> Exercise inputs
=-=-=

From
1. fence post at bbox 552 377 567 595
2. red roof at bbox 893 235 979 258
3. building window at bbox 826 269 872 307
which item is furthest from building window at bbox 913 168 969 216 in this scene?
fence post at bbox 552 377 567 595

=-=-=

> Problem description
Reproduce all of the material above word for word, line by line, in the same order.

> Expected answer
From
1. fence post at bbox 552 377 567 595
2. red roof at bbox 893 235 979 258
3. building window at bbox 826 269 872 307
which item is furthest from building window at bbox 913 168 969 216 in this scene?
fence post at bbox 552 377 567 595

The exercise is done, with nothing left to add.